Risk-Adapted, Ofatumumab-Based Chemoimmunotherapy and Maintenance in Treatment-Naïve CLL: A Phase II Study

Introduction:

Anti-CD20 monoclonal antibodies (mAb) are an essential component of CLL therapy. Addition of anti-CD20 mAb to induction chemotherapy improves progression-free survival (PFS) and overall survival (OS) in treatment-naïve CLL. Patients who achieve minimal residual disease negativity (MRD-) after induction chemoimmunotherapy (CIT) have prolonged PFS and OS. It is unclear, whether an extended therapy with an anti-CD20 mAb after induction CIT can improve the depth of response and long-term outcomes in patients with detectable residual disease (MRD+). Here we report results from a phase II study using risk-adapted, ofatumumab-based CIT induction followed by ofatumumab maintenance in treatment-naïve CLL patients. (NCT01145209)

Methods:

Treatment-naïve CLL patients were stratified twice: first, based on pre-treatment FISH, and second, based on post-induction peripheral blood (PB) MRD status. Patients with high-risk FISH (17p or 11q deletion) received up to 6 cycles of fludarabine, cyclophosphamide and ofatumumab (FCO). Patients without high-risk FISH received fludarabine, and ofatumumab (FO). Ofatumumab was dosed at 300mg for the first cycle, and 1000mg for subsequent cycles. After induction, patients were re-stratified based on PB MRD status using flow cytometry. MRD- was defined <10^-4 CLL cells. MRD+ patients after CIT received 4 doses of ofatumumab as maintenance therapy while those with MRD- were observed without intervention. The primary endpoint was PFS at 2 years since starting the induction. We quantified the surface expression of CD20 and CD22 by using antibody binding capacity (ABC) of PB CLL cells in flow cytometry (QuantiBRITE^TM, BD Biosciences, San Jose, CA) and CD20 and CD79 expression in bone marrow (BM) CLL cells by using immunohistochemistry. We measured ofatumumab concentrations at pre-treatment; 2, 6, and 24 hours after the first dose of ofatumumab; after each ofatumumab dose during cycle 2 to 4; and after completion of induction CIT.

Results:

We enrolled 32 patients. Twenty-eight patients received 3 or more cycles of induction CIT and were evaluable for outcomes. The overall response rate was 100%, including 8 (28.6%) patients achieving a complete response. The median PFS was 42.8 months and was significantly longer for patients who achieved MRD- after induction CIT compared to those with MRD+ (Not reached vs 36.2 months, p<0.009). There was no statistically significant difference in PFS between the group with high-risk FISH treated with FCO vs. the non-high-risk group treated with FO (57.8 vs 39.2months, p=0.4). Additional doses of ofatumumab did not improve the depth of response as none of the MRD+ patients became MRD- after ofatumumab maintenance. However, ofatumumab kept CLL in control and none of the patients progressed during maintenance. After completion of maintenance ofatumumab, PB MRD levels increased with a mean doubling time of 5.37 months. At a median follow up of 43 months, 11 (61%) patients in the MRD+ group progressed.

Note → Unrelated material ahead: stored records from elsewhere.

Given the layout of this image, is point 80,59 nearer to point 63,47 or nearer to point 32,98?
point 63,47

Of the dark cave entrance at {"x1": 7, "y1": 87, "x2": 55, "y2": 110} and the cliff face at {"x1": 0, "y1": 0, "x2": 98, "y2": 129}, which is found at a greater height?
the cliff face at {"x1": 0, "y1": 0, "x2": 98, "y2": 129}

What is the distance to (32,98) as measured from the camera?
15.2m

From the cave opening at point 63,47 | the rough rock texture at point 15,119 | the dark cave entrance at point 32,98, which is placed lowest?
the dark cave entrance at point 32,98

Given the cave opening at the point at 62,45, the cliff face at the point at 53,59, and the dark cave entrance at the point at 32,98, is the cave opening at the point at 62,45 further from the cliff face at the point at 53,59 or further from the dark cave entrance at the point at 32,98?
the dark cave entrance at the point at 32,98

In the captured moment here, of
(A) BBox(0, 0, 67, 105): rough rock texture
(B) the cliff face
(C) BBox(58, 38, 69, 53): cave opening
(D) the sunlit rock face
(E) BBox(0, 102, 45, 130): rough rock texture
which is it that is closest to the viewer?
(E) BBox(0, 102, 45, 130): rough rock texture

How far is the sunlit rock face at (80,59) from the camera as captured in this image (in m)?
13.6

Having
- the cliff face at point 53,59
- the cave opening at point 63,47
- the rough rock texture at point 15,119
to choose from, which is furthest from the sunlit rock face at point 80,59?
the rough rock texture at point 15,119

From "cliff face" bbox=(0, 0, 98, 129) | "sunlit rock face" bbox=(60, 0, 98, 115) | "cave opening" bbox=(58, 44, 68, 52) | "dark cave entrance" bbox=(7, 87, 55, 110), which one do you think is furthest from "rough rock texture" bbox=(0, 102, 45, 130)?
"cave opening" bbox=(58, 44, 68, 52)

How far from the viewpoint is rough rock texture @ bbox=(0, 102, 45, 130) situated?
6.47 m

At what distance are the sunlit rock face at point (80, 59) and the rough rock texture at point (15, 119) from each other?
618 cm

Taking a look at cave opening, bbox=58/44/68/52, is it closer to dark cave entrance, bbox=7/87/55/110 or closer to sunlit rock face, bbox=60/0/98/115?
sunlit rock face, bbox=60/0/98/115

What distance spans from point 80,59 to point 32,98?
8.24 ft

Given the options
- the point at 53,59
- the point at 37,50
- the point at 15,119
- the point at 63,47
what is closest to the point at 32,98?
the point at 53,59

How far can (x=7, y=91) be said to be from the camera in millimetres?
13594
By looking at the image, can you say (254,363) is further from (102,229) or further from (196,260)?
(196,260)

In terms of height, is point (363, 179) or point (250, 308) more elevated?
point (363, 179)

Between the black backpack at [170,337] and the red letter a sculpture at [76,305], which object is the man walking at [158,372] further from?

Antigen loss through Fc-gamma receptor-mediated uptake of antibody-antigen complexes into effector cells, referred to as trogocytosis, allows tumor cells to escape antibody-dependent cytotoxicity. At the same time, trogocytosis contributes to rapid clearance of circulating mAb. Investigating whether residual cells still expressed CD20, we measured expression of CD20 on CLL cells at the end of CIT. Most residual CLL in PB showed virtually complete loss of CD20 expression. We also stained BM biopsies obtained after 3 and 6 cycles of CIT for CD20 confirming absent or markedly reduced CD20 expressions on residual CD79+ CLL cells. In addition, the median trough level of ofatumumab on day 28 of each cycle increased with each advancing cycle (0, 13, and 51 mcg/mL after cycle 1, 2, and 3, respectively). Similarly, clearance of ofatumumab below the limit of detection (< 0.5mcg/mL) was observed in 60% of patients after the initial dose, and only 20% after cycle 3.

Conclusions:

Scaling intensity of CIT to genetic risk profiles achieved comparable outcomes for high-risk and standard-risk patients. MRD- remissions were associated with superior PFS, irrespective of the induction CIT regimen used. Maintenance therapy with ofatumumab did not improve the depth of response in MRD+ patients. Antibody induced antigen loss on tumor cells limits the efficacy of anti-CD20 mAbs even in settings with low tumor burden.